The transgressive writer JT LeRoy, supposedly born in rural West Virginia in the early 80s, lived a life of vagrancy, drug addiction and male prostitution in California. “LeRoy” was actually Brooklyn-born Laura Albert, a writer for the TV series Deadwood. Under the guise of LeRoy, Albert explored questions of gender, abuse, addiction, violence, family, poverty, homelessness and crime, finding that it was possible to say things while performing as this character, or “avatar,” that she was unable to say with her real name. Albert in part justified the persona as a means of therapy, as a way for her to work through her own psychological traumas with the assistance of her creation, telling one reporter that she equated her writing to “the way an oyster creates a pearl: out of irritation and suffering. It was an attempt to try to heal something.” The Heart is Deceitful Above all Things functions as a sort of Southern gothic magical realist fable about an abused and drug addicted adolescent boy. Under the guise of LeRoy, Albert also wrote two novels, a novella, a book of short stories, numerous articles, and even a screenplay for a Gus Van Sant film.
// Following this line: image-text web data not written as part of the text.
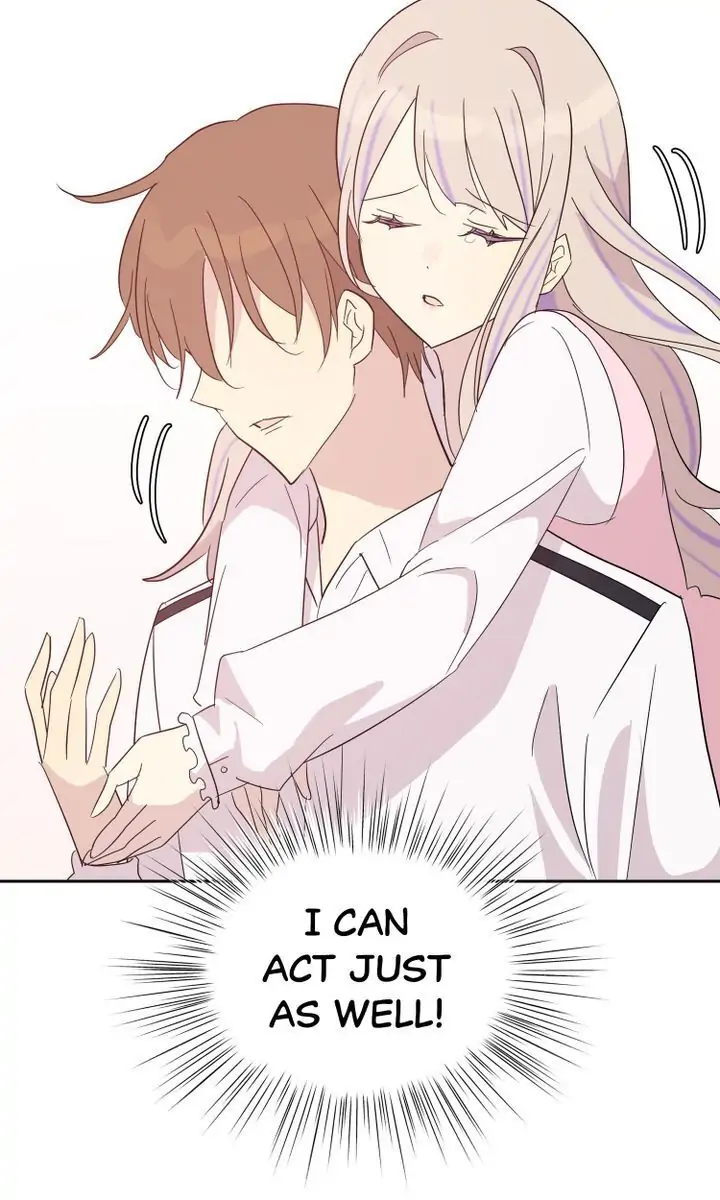 Page 44 of Chapter 33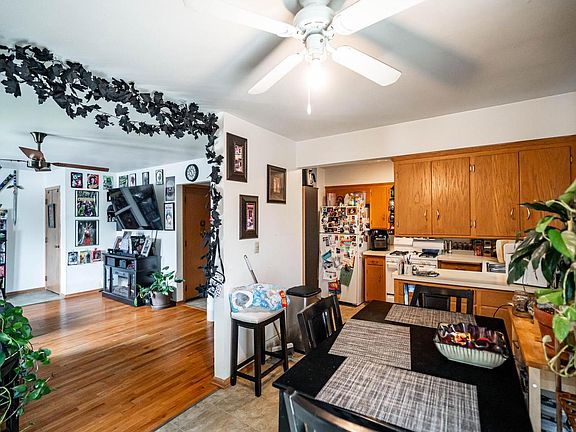 4th image of 865 Harding AVENUE #867-869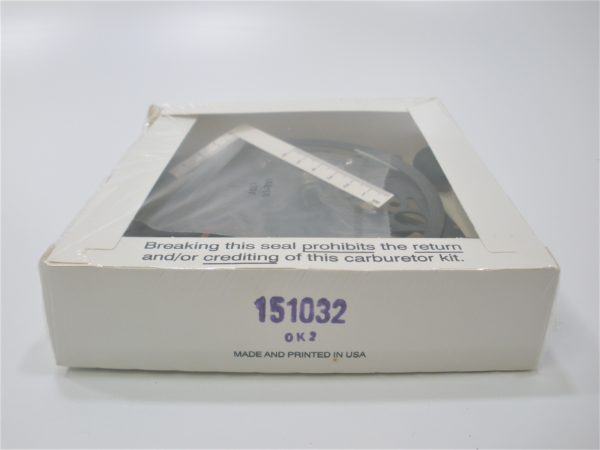 sierra-carb-kit-18-7018-_md_-11-9-20-eorigjeoigjeogijeproigjrgijwpegijpeigjigpogijgiojeroigj-3-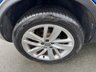 USED 2016 16 VAUXHALL MOKKA 1.6 Petrol, Exclusive Edition, 5 Door SUV, Manual, 2WD, Euro 6,  FULL 12 MONTH MOT WITH EVERY CAR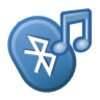 Mono Bluetooth Router icon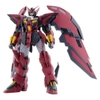 [HÀNG CÓ SẴN] BANDAI Mô hình lắp ráp MG 1/100 GUNDAM EPYON EW VER.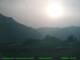 Cantalupo Ligure 14.06.2025 19:19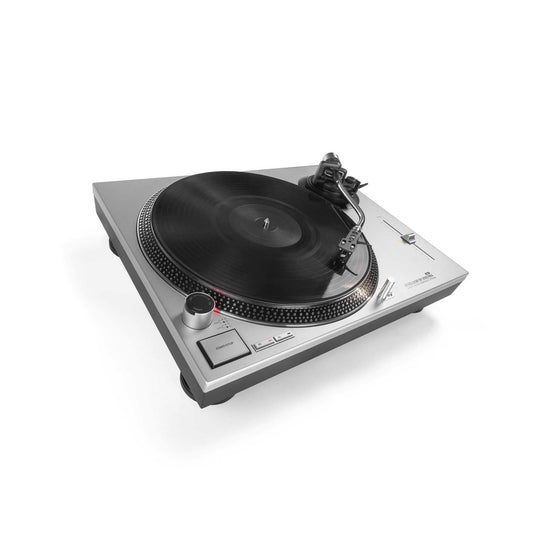 Reloop - RP 2000 MK4 SILVER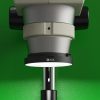 2UUL MS98 Adjustable LED MicroScope Lamp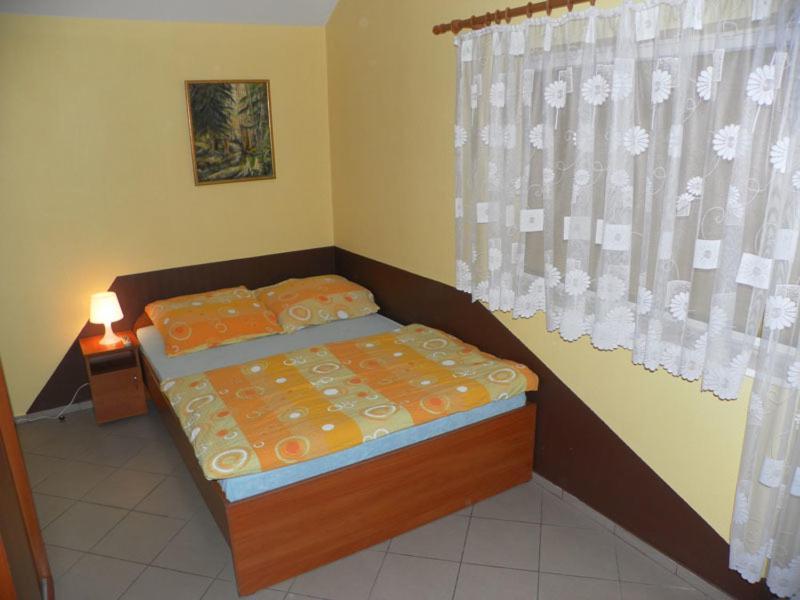 Willa Murena Mielno  Habitación foto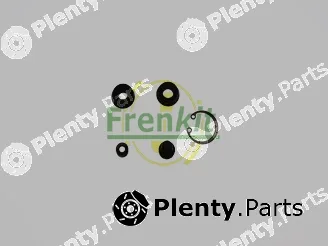 Frenkit 415013 — Repair Kit, clutch master cylinder
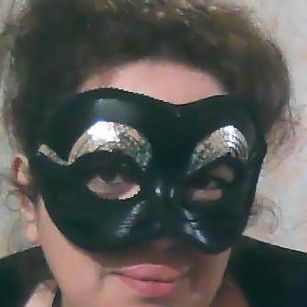 Model - Samantha Online Escort Online Girlfriend Experience and Mistress not just a Camgirl bigboobs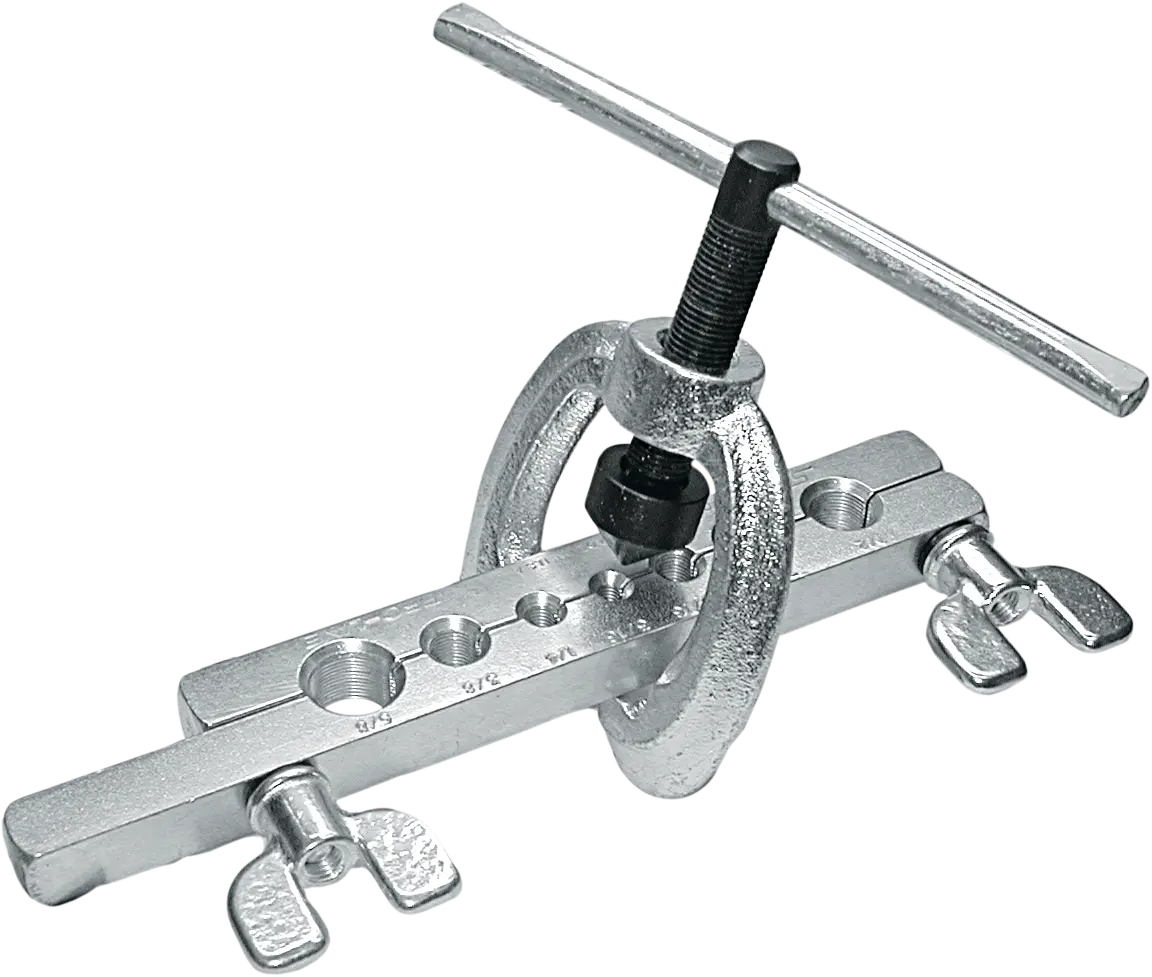 Standard Flaring Tool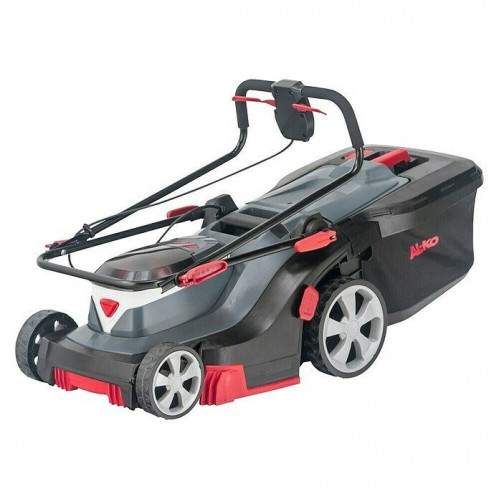 Cortacésped de batería 38.2 Li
She even convinced her sister-in-law to appear at events as the sleight and effeminate LeRoy (with Albert as LeRoy’s assistant), which ultimately led to her identity being revealed by an investigative reporter at New York magazine in 2005. There was an outcry, of course, from those who felt that Albert’s creation of Leroy was simply base fraudulence, but she had her supporters as well, including authors Mary Gaitskill and Dennis Cooper, and rock stars Billy Corrigan and Shirley Manson. As in the best of literary “hoaxes,” Albert brilliantly got to the core of what is so mysterious about the act of writing itself, especially as it intersects with identity and authorial intention. Now, a new generation of potential readers can decide where they stand on the issue with the release this month of Jeff Feuerzeig’s documentary Author: The JT LeRoy Story. When we strip away all of the ethical implications, the affair demonstrates, as all hoaxes do, those enduringly fascinating questions about the relationship of life to literature.